* **What needs to be done**: Copy the material from the line containing "Of (22,54), (25,18), (4,30), which" through the end of the material, swapping every "uniform sleeve" for "uniform cuff" and changing nothing else. Leave the pictures out of your copy.
-- Begin Dataset rows --
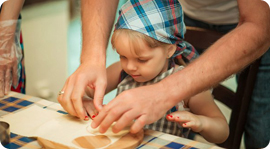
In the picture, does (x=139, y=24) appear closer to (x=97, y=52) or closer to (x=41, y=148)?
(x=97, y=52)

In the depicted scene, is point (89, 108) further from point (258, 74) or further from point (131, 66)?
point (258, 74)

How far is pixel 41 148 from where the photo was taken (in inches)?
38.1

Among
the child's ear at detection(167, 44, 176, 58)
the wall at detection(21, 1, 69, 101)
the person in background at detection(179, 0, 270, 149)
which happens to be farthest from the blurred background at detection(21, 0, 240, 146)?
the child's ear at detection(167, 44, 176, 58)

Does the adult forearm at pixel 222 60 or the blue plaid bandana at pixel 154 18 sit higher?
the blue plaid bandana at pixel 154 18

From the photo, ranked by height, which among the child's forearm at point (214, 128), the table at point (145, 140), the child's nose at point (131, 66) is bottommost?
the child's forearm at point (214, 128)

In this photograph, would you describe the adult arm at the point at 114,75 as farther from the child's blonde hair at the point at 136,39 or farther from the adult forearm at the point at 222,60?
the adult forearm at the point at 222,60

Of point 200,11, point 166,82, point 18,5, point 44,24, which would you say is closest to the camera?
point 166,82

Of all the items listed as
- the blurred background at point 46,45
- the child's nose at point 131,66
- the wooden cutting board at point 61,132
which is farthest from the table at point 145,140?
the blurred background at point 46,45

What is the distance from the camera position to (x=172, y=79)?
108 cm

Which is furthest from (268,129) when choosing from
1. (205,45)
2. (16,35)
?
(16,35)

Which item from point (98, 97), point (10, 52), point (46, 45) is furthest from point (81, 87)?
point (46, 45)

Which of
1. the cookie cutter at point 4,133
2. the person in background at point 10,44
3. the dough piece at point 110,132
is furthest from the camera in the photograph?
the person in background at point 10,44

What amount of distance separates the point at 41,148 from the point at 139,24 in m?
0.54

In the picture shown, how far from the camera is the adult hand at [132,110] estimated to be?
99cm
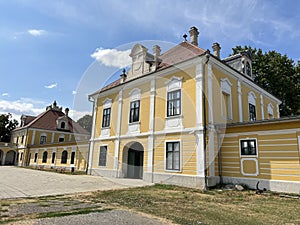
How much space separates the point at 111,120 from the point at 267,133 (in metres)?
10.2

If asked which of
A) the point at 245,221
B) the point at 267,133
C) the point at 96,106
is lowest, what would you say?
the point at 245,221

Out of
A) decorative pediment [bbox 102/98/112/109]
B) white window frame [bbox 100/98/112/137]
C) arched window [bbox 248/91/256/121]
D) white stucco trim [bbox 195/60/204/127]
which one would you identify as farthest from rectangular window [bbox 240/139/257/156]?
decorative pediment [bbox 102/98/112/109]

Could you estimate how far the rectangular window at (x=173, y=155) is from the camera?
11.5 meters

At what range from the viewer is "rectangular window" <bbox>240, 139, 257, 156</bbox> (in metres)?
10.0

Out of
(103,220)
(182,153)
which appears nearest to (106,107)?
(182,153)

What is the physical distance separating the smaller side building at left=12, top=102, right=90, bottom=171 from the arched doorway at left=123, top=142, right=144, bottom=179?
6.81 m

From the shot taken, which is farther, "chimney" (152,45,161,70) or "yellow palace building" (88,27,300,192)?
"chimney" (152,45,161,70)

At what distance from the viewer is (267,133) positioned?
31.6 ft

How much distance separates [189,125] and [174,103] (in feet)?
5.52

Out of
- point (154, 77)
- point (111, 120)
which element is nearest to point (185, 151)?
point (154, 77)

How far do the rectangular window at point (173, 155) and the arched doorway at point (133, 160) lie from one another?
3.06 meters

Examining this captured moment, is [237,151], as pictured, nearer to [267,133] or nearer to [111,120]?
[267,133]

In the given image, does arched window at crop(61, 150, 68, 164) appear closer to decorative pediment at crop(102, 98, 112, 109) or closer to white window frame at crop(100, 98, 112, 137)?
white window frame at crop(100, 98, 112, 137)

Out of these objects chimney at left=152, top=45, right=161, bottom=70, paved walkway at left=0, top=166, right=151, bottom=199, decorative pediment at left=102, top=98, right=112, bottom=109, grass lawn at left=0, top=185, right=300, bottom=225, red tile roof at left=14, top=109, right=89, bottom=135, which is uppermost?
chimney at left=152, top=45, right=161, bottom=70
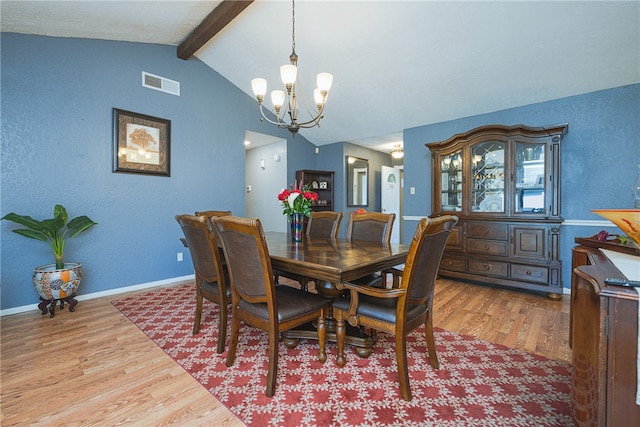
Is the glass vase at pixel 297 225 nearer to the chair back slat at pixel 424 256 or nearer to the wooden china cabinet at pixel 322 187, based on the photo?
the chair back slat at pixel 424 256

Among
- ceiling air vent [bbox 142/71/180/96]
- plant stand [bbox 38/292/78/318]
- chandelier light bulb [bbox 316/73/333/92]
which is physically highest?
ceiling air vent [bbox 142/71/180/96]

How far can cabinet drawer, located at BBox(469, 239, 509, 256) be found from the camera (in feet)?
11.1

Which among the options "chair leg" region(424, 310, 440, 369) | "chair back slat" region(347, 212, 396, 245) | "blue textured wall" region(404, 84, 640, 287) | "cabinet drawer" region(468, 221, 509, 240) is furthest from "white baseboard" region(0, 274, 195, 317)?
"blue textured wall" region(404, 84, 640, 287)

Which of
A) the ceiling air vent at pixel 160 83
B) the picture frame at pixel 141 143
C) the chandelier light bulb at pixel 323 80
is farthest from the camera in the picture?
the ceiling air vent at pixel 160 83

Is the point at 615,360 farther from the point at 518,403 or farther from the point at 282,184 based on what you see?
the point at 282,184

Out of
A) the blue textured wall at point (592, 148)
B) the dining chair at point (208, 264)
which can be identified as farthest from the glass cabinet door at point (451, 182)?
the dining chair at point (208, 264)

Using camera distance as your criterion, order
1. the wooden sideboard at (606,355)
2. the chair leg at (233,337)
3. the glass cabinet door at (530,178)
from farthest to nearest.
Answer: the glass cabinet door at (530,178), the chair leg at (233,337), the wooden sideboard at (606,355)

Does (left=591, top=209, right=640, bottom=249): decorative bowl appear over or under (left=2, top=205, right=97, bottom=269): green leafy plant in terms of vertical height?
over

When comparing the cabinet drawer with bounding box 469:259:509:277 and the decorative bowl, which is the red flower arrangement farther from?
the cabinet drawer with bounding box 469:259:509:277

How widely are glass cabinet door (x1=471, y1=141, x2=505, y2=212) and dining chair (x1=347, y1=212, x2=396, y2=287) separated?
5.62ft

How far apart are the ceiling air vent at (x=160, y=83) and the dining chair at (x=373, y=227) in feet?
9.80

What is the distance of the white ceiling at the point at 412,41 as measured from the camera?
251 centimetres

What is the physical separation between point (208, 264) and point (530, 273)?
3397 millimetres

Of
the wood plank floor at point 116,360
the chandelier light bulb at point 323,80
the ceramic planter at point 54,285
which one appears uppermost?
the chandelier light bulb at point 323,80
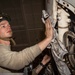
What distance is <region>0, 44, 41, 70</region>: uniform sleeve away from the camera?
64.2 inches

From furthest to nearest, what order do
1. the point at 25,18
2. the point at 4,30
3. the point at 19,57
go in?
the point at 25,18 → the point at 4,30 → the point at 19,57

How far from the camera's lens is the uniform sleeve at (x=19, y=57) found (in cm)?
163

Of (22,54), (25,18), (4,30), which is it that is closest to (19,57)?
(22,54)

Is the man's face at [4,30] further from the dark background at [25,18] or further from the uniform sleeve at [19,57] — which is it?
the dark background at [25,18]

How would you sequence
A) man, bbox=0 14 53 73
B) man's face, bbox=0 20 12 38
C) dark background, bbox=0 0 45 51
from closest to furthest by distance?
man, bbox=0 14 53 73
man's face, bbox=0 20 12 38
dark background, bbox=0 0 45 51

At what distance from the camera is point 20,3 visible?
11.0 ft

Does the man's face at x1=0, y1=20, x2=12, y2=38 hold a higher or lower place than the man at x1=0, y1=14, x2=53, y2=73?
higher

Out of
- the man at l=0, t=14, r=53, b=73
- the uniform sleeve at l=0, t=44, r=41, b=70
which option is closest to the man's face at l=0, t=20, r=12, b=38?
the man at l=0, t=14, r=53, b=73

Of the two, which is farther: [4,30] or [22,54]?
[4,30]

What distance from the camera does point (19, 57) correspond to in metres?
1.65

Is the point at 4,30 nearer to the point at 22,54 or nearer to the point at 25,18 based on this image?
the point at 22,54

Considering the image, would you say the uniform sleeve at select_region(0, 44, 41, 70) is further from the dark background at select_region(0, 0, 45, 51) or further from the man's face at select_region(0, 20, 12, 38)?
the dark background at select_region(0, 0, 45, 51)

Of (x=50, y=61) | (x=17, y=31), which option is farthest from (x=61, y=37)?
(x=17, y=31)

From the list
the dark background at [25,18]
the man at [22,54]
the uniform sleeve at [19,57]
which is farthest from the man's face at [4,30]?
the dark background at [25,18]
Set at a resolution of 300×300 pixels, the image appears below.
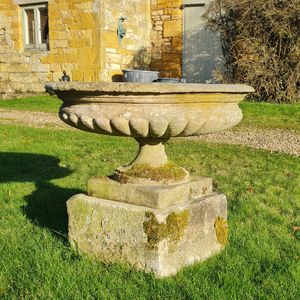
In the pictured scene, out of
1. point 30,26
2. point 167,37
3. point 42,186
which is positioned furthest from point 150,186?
-- End Dataset rows --
* **Final answer**:
Of (22,54), (25,18), (4,30), which is it that is closest to (19,57)?
(22,54)

Is the man's face at [4,30] further from the dark background at [25,18] or further from the uniform cuff at [19,57] — which is it?
the dark background at [25,18]

How would you sequence
A) man, bbox=0 14 53 73
B) man's face, bbox=0 20 12 38
C) dark background, bbox=0 0 45 51
from closest to furthest by distance?
man, bbox=0 14 53 73
man's face, bbox=0 20 12 38
dark background, bbox=0 0 45 51

At what distance from the camera is point 20,3 visible?
11.0 ft

Does the man's face at x1=0, y1=20, x2=12, y2=38 hold a higher or lower place than the man at x1=0, y1=14, x2=53, y2=73?
higher

Out of
- the man at l=0, t=14, r=53, b=73
- the uniform cuff at l=0, t=44, r=41, b=70
which option is closest to the man's face at l=0, t=20, r=12, b=38?
the man at l=0, t=14, r=53, b=73

Of the two, which is farther: [4,30] or [22,54]?
[4,30]

What distance from the camera does point (19, 57) correspond to in metres?
1.65

Is the point at 4,30 nearer to the point at 22,54 or nearer to the point at 25,18 based on this image?
the point at 22,54

Considering the image, would you say the uniform cuff at select_region(0, 44, 41, 70) is further from the dark background at select_region(0, 0, 45, 51) or further from the man's face at select_region(0, 20, 12, 38)?
the dark background at select_region(0, 0, 45, 51)

Of (x=50, y=61) | (x=17, y=31), which option is farthest from (x=61, y=37)?
(x=17, y=31)

From the list
the dark background at [25,18]
the man at [22,54]
the uniform cuff at [19,57]
which is farthest from the man's face at [4,30]?
the dark background at [25,18]
Set at a resolution of 300×300 pixels, the image appears below.
In the pictured scene, out of
1. point 30,26
2. point 167,37
3. point 42,186
which is positioned furthest from point 150,186?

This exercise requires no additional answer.